Start of TEXT PROVIDED
Graham Ruby says it all started with a "bit of a metagenomics problem." As a postdoc in Joseph DeRisi's lab at the University of California, San Francisco, Ruby was working to distinguish novel viral sequences in clinical mucus samples from infants with idiopathic respiratory illnesses.
"Metagenomic data sets are typically pretty challenging because they're not a genome — they're a mixture of many different genomes, each of which is present at a different level of coverage," Ruby says. "For some parts of the data you might have barely enough sequence to be able to put together the genome sequence," while for others in a complex sample, "you may have hundreds or a thousand-fold the amount of sequence you would need in order to put together the genome sequence. What I really needed was something that could accommodate both of those cases simultaneously."
Ruby then created the paired-read iterative contig extension — or PRICE — Assembler, which DeRisi announced would be made available to the public by year's end at the Genetics Society of America meeting this past June.
Ruby says that PRICE works by quantifying paired-end sequences to obtain a sense of what the level of coverage is for a particular genome; in this way, PRICE can dynamically scale its assembly requirements to cater to the level of coverage provided by each of the different genomes in a sample.
"PRICE subdivides the problem of assembly into these subtasks, where for some pieces you might have very high coverage [and] for some of the subtasks you might have very low coverage," Ruby says. That way, once the sample is broken down and scaled, "I only have to worry about the complexity of my small data set that's a subdivision of the total task," he adds.
The concept of scaling down assembly operation into manageable undertakings will not only make whole-genome assembly more accessible to "ordinary molecular biologists," Ruby says, but it also allows the process to be "handled by normal computers."
End of TEXT PROVIDED
Start of SUPPLIED RECORDS
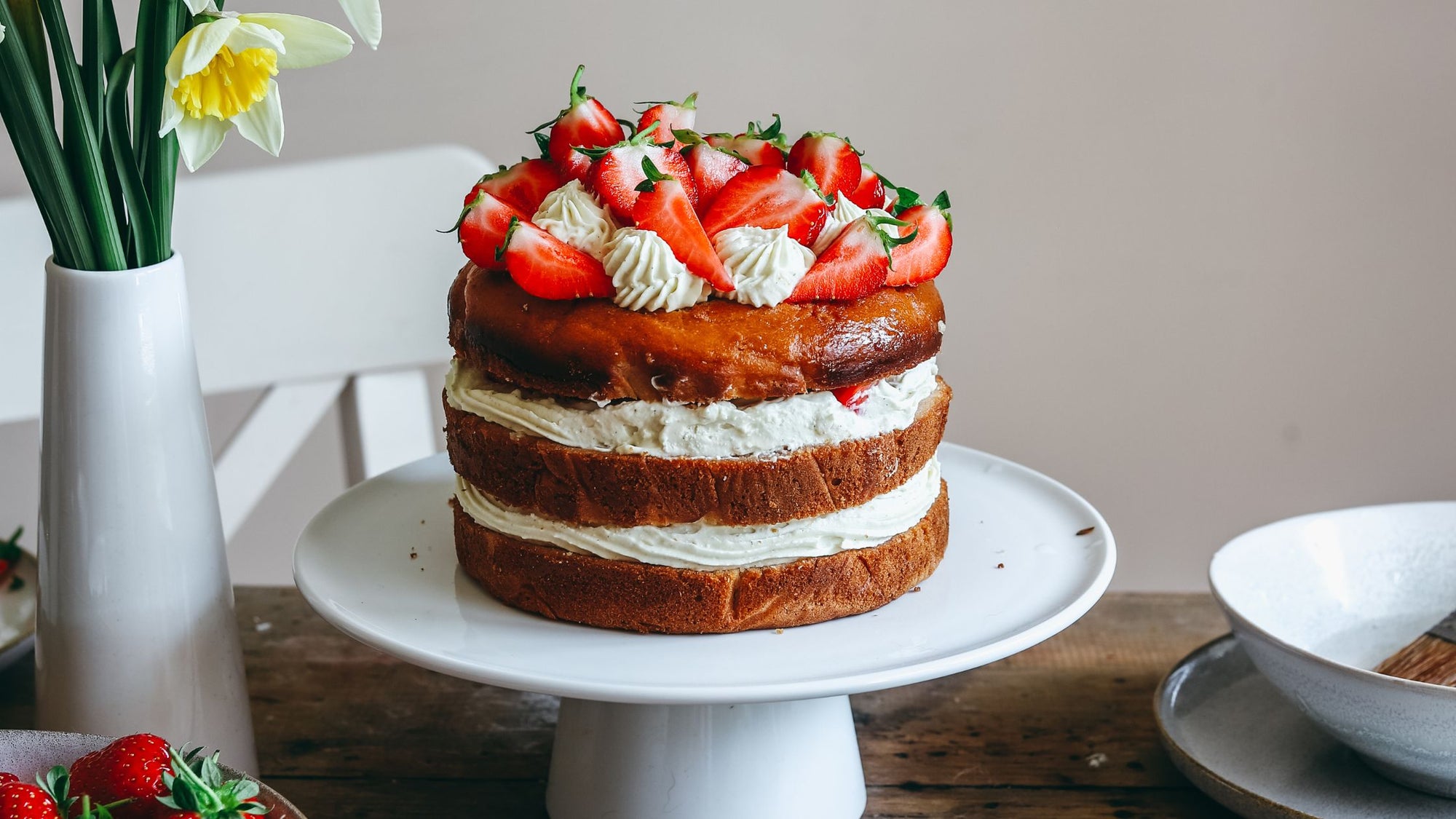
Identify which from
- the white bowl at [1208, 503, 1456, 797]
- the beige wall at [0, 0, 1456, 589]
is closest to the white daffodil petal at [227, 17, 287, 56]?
the white bowl at [1208, 503, 1456, 797]

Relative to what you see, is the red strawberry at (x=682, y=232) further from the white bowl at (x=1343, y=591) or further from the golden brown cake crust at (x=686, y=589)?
the white bowl at (x=1343, y=591)

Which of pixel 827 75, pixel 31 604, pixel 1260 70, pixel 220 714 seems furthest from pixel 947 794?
pixel 1260 70

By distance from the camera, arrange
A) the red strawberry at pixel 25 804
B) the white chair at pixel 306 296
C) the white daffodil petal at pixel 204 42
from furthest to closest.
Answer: the white chair at pixel 306 296 → the white daffodil petal at pixel 204 42 → the red strawberry at pixel 25 804

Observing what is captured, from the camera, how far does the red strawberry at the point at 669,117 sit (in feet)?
5.24

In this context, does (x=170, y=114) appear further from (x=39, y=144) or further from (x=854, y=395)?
(x=854, y=395)

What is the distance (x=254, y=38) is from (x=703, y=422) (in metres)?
0.56

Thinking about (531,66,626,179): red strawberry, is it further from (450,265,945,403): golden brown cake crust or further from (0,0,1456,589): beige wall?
(0,0,1456,589): beige wall

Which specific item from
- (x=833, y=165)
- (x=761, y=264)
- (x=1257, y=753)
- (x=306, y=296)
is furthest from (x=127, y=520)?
(x=1257, y=753)

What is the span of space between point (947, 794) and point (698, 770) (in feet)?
1.00

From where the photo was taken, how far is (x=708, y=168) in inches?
59.4

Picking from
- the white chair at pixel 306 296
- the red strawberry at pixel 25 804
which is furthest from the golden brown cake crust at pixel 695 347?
the white chair at pixel 306 296

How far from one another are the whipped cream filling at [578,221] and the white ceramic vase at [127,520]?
1.30 ft

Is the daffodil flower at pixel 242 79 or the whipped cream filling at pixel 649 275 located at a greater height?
the daffodil flower at pixel 242 79

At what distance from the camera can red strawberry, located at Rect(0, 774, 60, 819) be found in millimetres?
1078
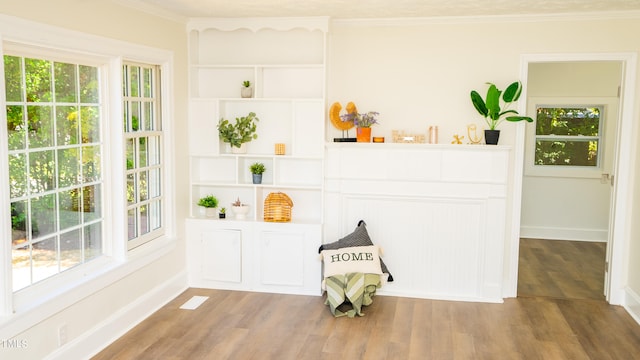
End of SUPPLIED RECORDS
--- WHAT YOU NEED TO DO ---
1) Reproduce the passage of the PRICE Assembler article from "Ruby then created" to "this past June.".
2) List every person and every institution or organization named in the PRICE Assembler article.

--- TASK RESPONSES ---
1)
Ruby then created the paired-read iterative contig extension — or PRICE — Assembler, which DeRisi announced would be made available to the public by year's end at the Genetics Society of America meeting this past June.

2)
- Graham Ruby
- Joseph DeRisi
- University of California, San Francisco
- Genetics Society of America